The balance of this week’s economic calendar has plenty in it to keep investors’ attention. Manufacturing will be a focus this week. Monday, the Dallas Fed Mfg. Survey Production Index came in at 23.3, with the General Activity Index printing 36.5, beating the high end of Wall Street expectations. The Richmond Fed Mfg. Index today surprised to the upside at 20, and Thursday we get the Kansas City Fed Mfg. Index. As we have discussed for some time now, the manufacturing sector has been a bright spot for the US recovery in recent quarters — much to the surprise of many. With talk of trade wars heating up, the manufacturing sector is seen as being vulnerable. Any weakness in this week’s manufacturing data will likely add additional weight to the headwinds investors have been experiencing in equity markets.
New home sales figures for May came in on Monday at 689K, greater than the Econoday consensus call for 665K. The Conference Board’s Consumer Confidence survey for June came in at 126.4, slightly below the Econoday consensus of 128.1, which itself is at or near multi-year highs. Also hovering at multi-year highs, the University of Michigan’s Consumer Sentiment Survey for June is due out on Friday. Econoday consensus is calling for 99.2 versus May’s 99.3.
Closing out the first half of 2018
We head into the last week of Q2 on a decidedly cautious note. The year-to-date performances posted by the majors speak directly to that in spite of solid earnings and revenue growth across nearly all equity market sectors in the first half of the year. The Dow Industrials, for example, have lost 244 points or .9% YTD. The Dow’s 52-week performance is a blistering +17.84%, but all of that gain came in 2017. The current P/E is 18.54.
The S&P 500 has faired modestly better in the first half having gained 59 points or 2.1%. The S&P 500’s 52-week performance is also solidly positive at +15.20%. Again nearly all of that performance came in 2017. The S&P 500’s current P/E is a more elevated 21.03.

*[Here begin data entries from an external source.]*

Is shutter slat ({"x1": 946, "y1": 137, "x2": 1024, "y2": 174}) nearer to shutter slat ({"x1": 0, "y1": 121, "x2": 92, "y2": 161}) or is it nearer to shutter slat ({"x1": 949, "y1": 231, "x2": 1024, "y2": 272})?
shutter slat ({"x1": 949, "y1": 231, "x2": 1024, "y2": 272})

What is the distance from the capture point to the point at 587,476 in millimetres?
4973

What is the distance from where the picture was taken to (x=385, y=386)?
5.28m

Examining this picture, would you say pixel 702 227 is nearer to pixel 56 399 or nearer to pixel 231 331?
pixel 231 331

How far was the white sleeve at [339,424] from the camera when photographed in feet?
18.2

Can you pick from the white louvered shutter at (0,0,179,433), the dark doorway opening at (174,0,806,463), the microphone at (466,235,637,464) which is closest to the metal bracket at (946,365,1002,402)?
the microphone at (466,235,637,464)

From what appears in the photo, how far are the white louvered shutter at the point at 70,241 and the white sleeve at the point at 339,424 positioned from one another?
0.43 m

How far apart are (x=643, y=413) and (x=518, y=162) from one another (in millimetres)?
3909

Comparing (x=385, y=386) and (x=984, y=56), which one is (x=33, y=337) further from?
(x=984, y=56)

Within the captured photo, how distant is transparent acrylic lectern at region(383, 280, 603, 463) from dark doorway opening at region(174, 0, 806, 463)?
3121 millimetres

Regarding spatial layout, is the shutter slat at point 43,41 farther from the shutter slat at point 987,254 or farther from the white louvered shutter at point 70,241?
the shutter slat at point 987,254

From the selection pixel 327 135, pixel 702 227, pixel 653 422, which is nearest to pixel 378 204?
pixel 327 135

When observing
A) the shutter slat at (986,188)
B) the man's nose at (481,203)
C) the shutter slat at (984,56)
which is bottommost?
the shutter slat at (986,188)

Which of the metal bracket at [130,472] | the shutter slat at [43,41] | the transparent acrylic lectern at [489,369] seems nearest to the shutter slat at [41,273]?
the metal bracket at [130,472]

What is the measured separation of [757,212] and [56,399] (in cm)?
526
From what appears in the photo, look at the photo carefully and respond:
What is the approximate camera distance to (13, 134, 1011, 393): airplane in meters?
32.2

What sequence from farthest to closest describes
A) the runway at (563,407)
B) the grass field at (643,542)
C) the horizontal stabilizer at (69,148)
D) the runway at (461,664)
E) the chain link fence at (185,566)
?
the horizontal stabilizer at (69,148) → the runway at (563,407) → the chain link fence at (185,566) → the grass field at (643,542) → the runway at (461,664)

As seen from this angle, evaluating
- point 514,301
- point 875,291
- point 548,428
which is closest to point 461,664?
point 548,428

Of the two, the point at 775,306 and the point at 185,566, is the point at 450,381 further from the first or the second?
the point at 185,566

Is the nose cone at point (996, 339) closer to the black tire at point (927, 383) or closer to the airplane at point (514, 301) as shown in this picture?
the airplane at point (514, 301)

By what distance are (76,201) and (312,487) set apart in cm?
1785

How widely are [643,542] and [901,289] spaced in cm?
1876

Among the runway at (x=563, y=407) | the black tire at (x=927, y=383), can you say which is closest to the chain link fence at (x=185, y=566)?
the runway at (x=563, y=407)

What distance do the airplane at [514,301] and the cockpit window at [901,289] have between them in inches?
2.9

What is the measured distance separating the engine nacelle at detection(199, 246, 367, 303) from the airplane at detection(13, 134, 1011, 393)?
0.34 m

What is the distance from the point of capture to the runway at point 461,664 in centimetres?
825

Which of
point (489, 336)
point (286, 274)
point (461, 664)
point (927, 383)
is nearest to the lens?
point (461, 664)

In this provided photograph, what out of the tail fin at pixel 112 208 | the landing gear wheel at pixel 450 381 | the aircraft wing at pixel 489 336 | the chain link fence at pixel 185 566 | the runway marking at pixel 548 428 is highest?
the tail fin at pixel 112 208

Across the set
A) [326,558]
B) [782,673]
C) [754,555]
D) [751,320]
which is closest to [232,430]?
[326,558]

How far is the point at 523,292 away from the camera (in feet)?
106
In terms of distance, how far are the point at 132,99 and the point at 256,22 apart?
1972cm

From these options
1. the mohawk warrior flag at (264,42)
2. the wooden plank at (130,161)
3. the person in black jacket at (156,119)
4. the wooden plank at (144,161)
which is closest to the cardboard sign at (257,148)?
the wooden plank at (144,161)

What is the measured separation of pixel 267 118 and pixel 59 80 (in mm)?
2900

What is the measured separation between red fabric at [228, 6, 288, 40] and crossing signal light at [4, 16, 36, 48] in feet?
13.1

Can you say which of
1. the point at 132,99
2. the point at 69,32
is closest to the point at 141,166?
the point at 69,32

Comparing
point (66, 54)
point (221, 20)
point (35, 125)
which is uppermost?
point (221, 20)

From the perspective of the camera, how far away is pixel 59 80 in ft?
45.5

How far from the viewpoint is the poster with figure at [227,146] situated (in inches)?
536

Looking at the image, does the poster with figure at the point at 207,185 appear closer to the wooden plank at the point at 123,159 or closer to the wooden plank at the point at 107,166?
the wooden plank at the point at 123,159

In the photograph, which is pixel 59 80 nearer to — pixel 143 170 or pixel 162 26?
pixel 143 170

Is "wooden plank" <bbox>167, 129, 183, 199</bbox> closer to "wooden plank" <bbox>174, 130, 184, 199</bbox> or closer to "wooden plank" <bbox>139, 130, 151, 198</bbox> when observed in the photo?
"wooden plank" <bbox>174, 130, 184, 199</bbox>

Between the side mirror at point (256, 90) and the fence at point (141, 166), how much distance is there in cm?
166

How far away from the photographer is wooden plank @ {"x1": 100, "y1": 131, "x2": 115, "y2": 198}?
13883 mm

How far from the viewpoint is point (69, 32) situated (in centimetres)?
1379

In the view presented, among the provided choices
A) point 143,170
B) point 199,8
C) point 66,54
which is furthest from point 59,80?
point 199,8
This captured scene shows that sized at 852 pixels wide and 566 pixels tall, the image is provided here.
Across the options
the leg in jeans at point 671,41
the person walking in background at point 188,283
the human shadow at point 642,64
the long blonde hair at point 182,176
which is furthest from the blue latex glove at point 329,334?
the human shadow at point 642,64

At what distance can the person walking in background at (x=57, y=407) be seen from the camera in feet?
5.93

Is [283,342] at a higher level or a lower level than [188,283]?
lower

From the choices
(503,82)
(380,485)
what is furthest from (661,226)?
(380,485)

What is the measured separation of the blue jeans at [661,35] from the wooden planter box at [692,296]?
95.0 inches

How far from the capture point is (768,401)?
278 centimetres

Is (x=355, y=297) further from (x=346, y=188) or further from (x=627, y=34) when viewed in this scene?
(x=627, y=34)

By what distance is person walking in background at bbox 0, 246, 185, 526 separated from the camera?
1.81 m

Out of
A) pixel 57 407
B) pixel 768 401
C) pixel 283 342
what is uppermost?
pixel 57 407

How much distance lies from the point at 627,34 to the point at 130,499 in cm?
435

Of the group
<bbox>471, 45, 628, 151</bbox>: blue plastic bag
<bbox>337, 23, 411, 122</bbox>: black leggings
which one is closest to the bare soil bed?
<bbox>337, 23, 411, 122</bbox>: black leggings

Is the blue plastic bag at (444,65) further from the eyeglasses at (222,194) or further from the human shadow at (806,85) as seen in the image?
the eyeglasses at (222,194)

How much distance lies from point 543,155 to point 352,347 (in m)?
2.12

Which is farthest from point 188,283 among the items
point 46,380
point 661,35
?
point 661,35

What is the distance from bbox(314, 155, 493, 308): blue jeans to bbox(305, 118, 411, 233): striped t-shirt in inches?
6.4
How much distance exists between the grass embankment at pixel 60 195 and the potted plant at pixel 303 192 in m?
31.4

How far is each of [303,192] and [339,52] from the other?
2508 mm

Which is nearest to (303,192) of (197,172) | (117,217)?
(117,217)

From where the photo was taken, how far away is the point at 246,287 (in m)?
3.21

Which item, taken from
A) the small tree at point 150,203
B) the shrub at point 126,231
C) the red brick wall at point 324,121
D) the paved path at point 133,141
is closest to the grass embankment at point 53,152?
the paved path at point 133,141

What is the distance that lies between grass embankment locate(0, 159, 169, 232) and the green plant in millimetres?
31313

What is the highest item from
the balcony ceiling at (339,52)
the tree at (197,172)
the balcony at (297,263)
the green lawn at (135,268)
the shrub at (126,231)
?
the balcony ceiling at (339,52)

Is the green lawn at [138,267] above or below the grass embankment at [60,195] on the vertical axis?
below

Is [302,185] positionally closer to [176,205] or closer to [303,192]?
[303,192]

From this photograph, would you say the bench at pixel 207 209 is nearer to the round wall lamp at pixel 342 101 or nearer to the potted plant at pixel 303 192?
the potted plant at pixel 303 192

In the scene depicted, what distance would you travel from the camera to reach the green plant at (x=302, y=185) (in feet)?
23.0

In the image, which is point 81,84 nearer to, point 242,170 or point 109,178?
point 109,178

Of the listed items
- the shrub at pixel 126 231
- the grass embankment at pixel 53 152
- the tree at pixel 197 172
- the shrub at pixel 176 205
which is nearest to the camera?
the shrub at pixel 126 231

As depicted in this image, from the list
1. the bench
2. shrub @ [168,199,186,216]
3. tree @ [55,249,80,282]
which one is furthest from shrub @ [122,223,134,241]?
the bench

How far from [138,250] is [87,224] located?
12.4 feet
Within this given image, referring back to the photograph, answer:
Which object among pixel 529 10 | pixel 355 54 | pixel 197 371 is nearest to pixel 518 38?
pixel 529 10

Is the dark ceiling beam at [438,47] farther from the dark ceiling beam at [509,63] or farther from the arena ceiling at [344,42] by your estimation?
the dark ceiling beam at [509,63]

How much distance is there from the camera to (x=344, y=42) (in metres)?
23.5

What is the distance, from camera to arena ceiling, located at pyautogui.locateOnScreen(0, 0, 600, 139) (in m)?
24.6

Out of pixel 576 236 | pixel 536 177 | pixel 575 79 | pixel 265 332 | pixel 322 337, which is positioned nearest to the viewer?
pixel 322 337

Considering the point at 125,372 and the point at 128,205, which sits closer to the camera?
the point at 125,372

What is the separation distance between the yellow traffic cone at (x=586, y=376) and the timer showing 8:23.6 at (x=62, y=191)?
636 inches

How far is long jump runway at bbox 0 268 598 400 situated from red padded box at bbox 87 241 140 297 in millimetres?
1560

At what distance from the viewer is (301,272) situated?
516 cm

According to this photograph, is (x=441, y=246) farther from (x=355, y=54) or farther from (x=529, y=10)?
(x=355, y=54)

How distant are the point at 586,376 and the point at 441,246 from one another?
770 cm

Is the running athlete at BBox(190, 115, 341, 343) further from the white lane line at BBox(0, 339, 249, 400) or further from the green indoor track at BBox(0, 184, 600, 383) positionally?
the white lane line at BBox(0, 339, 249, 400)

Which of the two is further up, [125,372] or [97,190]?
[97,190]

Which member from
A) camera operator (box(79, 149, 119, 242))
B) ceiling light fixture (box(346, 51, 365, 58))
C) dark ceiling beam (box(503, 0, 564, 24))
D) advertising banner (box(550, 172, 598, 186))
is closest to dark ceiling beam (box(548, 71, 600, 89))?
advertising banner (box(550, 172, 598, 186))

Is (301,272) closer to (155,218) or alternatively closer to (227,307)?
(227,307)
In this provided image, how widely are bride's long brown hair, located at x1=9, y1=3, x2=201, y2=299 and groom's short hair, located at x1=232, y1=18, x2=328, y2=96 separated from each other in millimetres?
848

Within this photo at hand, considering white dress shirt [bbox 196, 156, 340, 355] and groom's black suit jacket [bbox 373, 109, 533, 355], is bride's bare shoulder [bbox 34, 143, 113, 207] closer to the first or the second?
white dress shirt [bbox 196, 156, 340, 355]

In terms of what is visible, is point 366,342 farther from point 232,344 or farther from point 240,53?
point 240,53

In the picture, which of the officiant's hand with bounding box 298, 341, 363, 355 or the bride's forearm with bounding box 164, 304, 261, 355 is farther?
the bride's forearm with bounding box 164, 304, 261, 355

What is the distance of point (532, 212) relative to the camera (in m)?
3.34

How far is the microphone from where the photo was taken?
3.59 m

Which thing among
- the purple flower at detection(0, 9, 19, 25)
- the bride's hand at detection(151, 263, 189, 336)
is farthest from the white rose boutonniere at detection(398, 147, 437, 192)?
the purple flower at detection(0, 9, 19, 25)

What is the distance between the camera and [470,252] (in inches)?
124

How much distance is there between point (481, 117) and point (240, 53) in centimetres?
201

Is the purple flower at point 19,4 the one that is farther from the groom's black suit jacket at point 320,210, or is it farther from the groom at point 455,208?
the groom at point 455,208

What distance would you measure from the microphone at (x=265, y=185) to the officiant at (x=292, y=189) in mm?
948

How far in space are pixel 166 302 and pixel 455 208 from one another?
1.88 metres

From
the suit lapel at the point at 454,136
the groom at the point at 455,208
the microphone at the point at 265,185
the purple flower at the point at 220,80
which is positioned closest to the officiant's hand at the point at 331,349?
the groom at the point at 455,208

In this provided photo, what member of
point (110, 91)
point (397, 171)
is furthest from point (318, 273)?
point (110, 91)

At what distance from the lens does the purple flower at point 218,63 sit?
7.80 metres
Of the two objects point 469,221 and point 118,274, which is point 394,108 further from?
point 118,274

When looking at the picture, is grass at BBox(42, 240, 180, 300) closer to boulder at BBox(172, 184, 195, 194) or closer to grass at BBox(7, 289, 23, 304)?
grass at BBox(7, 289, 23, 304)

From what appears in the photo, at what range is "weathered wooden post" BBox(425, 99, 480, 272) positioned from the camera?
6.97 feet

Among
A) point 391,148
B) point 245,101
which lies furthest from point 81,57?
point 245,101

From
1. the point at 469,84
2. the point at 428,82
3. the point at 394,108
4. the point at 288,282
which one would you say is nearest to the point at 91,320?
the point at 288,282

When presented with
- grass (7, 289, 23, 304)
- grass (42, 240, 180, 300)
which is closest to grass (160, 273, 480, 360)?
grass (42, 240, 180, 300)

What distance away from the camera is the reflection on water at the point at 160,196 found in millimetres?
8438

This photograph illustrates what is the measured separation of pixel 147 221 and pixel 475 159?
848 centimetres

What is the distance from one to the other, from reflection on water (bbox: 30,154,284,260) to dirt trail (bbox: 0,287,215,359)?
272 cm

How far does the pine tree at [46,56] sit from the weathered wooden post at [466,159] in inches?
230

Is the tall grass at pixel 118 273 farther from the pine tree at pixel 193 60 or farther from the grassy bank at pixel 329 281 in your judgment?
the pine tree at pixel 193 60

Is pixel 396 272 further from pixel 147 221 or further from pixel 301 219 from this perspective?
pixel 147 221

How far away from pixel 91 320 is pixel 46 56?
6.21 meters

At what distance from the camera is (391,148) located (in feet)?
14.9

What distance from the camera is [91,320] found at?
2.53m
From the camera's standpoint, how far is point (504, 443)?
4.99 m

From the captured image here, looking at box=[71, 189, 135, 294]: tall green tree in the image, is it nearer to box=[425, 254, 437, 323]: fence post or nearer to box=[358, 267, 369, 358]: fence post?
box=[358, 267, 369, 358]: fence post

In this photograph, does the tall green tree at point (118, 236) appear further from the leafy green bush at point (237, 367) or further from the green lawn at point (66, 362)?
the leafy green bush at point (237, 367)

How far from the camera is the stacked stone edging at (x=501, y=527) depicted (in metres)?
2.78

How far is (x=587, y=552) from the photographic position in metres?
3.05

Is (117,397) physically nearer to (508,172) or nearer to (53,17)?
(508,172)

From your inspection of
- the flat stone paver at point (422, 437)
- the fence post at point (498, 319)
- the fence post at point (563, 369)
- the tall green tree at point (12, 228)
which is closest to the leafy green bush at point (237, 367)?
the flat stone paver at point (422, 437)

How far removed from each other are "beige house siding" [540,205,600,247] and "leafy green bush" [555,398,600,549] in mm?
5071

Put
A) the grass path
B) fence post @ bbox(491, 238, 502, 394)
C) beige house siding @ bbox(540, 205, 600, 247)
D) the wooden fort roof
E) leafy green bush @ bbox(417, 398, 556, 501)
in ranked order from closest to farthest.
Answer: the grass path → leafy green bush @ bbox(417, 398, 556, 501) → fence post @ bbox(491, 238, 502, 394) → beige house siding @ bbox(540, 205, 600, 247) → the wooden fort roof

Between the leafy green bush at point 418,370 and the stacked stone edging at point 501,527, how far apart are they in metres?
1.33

Not unexpectedly, the Nasdaq Composite has by far posted the best YTD performance of the major indices. It has posted a YTD gain of 11.42%. Over the past 52-weeks, the Nasdaq Composite has gained 24.13% and sports a P/E of 23.745.
With the first half of the year wrapping up this week, investors will be focusing on several themes in the second half of the year. Among them: inflation, energy prices, trade wars/tariffs, earnings and the impact of the tax code on the economy and consumer spending.
We discussed some of our views with Reuters recently.
Written by CFRA Investment Strategist, Lindsey Bell:
As trade policy heats up and dominates the headlines, a trade war is getting too close to reality for the comfort of many investors. Volatility has increased as confidence wears thin among investors. With limited news flow from corporations as we get into the heart of summer, we believe the unusual increase in volatility is likely to continue at least until earnings are released for the second quarter in mid-July. FedEx, an early reporter given its off-cycle quarter that ended in May, voiced concern about the current trade situation on its earnings call. CEO Fred Smith said, “FedEx supports lowering trade barriers for our customers, not raising them.” Despite that, the company reiterated expectations for U.S. GDP growth of 2.9% in 2018 and 2.7% in 2019. Global GDP growth was also reiterated. Like a well-seasoned CEO, we believe investors will be better served with a long-term focus while trade policies and volatility are ironed out.